Missing the playoffs brought changes in Calgary. The Flames fired coach Glen Gulutzan and replaced him with Bill Peters, traded Dougie Hamilton and Micheal Ferland to Carolina for Noah Hanifin and Elias Lindholm, and signed James Neal.
“I think Noah is just scratching the surface,” general manager Brad Treliving said. “We’ve got some guys on the blue line who can produce. We also want guys who want to be in Calgary. ... Elias and Noah, they’re excited to get out there.”
Lindholm and Hanifin should be excited to join a team with forwards Johnny Gaudreau and Sean Monahan and defensemen Mark Giordano and T.J. Brodie. The Flames could be scary good this season in a Pacific Division that got weaker with a long-term injury to Anaheim’s Corey Perry.
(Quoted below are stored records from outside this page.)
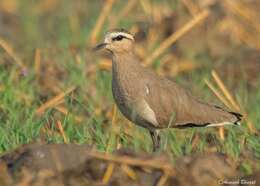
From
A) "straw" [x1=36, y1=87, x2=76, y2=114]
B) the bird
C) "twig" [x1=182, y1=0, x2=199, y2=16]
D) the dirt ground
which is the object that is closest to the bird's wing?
the bird

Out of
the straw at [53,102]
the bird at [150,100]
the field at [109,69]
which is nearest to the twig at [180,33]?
the field at [109,69]

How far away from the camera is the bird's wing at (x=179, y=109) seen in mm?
7965

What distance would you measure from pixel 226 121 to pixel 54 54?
392 cm

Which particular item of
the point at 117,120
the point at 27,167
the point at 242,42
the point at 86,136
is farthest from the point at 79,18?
the point at 27,167

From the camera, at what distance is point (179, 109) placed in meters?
8.16

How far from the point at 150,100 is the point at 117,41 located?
2.24 feet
Connor McDavid led the NHL with 108 points last season and was voted the most outstanding player by his peers. His Edmonton Oilers finished 17 points out of the final playoff spot in the West. That doesn’t compute except Edmonton’s goaltenders had the fifth-worst save percentage in the league and the rest of the Oilers couldn’t keep up with McDavid’s production. He’d like to score more goals this season but learned from last year that it’s not about him.
“It doesn’t matter what one player does at all,” McDavid said. “It’s all about the team, and if one guy’s having success, it doesn’t mean that the team’s having success and you’ve got to find a way to win games and that’s not one guy.”
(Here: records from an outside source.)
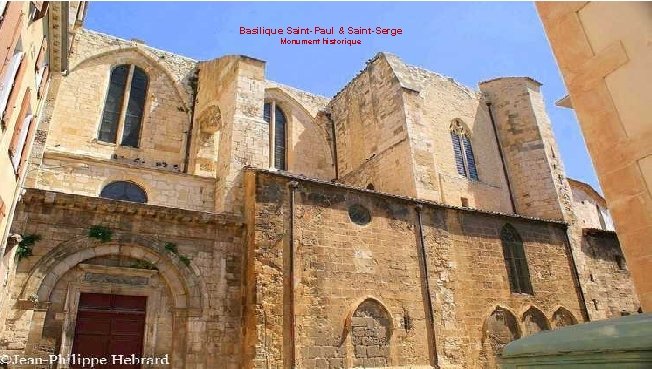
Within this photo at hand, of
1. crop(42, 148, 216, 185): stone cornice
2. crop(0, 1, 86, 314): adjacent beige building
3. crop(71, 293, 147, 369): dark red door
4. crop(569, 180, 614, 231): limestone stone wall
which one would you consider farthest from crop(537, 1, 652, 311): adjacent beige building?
crop(569, 180, 614, 231): limestone stone wall

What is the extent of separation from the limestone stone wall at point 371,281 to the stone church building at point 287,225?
Result: 0.04 metres

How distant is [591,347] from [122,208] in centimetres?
855

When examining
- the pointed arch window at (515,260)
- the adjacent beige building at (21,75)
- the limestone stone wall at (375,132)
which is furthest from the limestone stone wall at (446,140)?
the adjacent beige building at (21,75)

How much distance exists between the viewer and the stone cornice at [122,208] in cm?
832

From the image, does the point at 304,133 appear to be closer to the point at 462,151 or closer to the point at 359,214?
the point at 462,151

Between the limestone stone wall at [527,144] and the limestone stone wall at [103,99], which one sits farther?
the limestone stone wall at [527,144]

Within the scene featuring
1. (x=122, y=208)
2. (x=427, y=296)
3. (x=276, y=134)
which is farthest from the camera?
(x=276, y=134)

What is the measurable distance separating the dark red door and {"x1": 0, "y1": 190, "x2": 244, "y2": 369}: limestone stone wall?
16cm

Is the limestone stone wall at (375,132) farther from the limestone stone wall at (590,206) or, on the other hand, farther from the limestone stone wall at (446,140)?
the limestone stone wall at (590,206)

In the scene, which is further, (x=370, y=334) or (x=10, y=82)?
(x=370, y=334)

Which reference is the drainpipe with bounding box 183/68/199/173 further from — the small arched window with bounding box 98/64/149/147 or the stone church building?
the small arched window with bounding box 98/64/149/147

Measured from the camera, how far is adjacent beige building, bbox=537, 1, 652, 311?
15.3 feet

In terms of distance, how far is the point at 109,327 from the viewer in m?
8.33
One guy who needs to be better is goalie Cam Talbot. And it wouldn’t hurt if Edmonton’s defensemen all took a step up.
NO MAN’S LAND
Toronto, Winnipeg and Calgary appear to be in good shape for years to come and the Oilers have McDavid to build around. The rest of Canada’s teams are in trouble.
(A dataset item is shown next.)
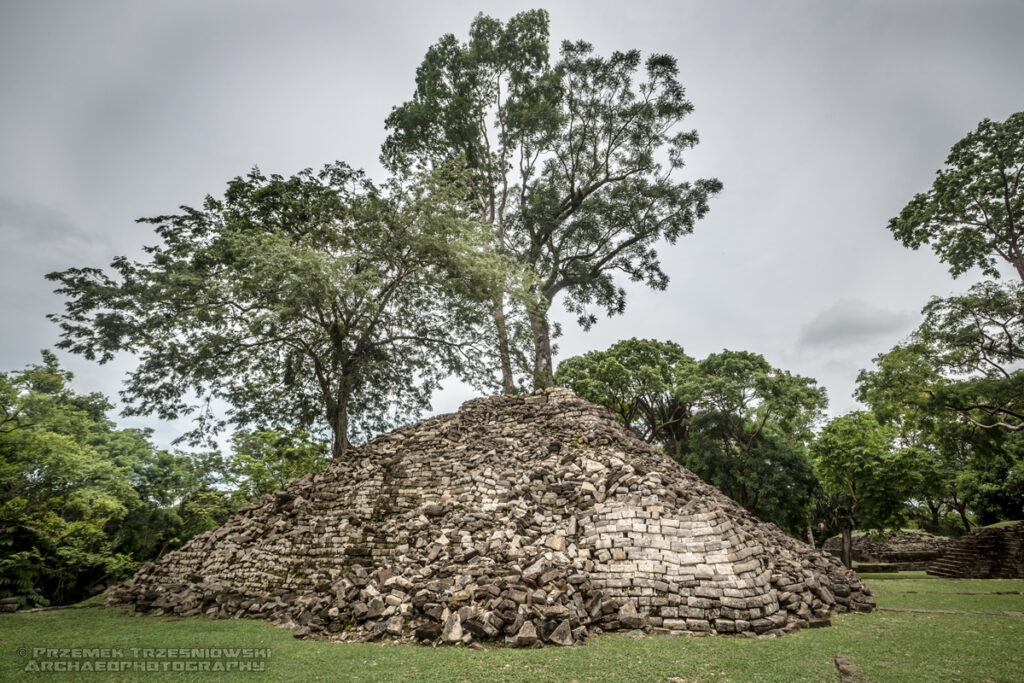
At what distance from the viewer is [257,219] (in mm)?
15398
The Ottawa Senators traded two-time Norris Trophy winning defenseman Erik Karlsson and winger Mike Hoffman and can’t even look forward to a silver lining if they bottom out: the Colorado Avalanche own their first-round pick.
“We’re looking to have a competitive, good hockey team this year and we’re aiming to be the best we can be and we can be a very good team with the roster we have,” said center Matt Duchene, who was acquired in the trade that cost the Senators that 2019 first-round pick.
Ottawa is expected to be among the worst teams in the NHL, but at least that’s clarity compared to the Montreal Canadiens and Vancouver Canucks. Both appear stuck between rebuilding and trying to stay afloat.
“Obviously it’s in transition with Hank and Danny (Sedin) being gone and having that void to fill,” Vancouver forward Bo Horvat said. “We know where we’re at as a team, we know what we have to do and we know that we got young guys coming up that are going to have to try to prove themselves as everyday NHLers.”
Montreal has a potential star in third overall pick Jesperi Kotkaniemi and can always dream big because of goaltender Carey Price.
“He’s the best goalie in the world,” forward Max Domi said. “It’s going to be awesome to have him back there.”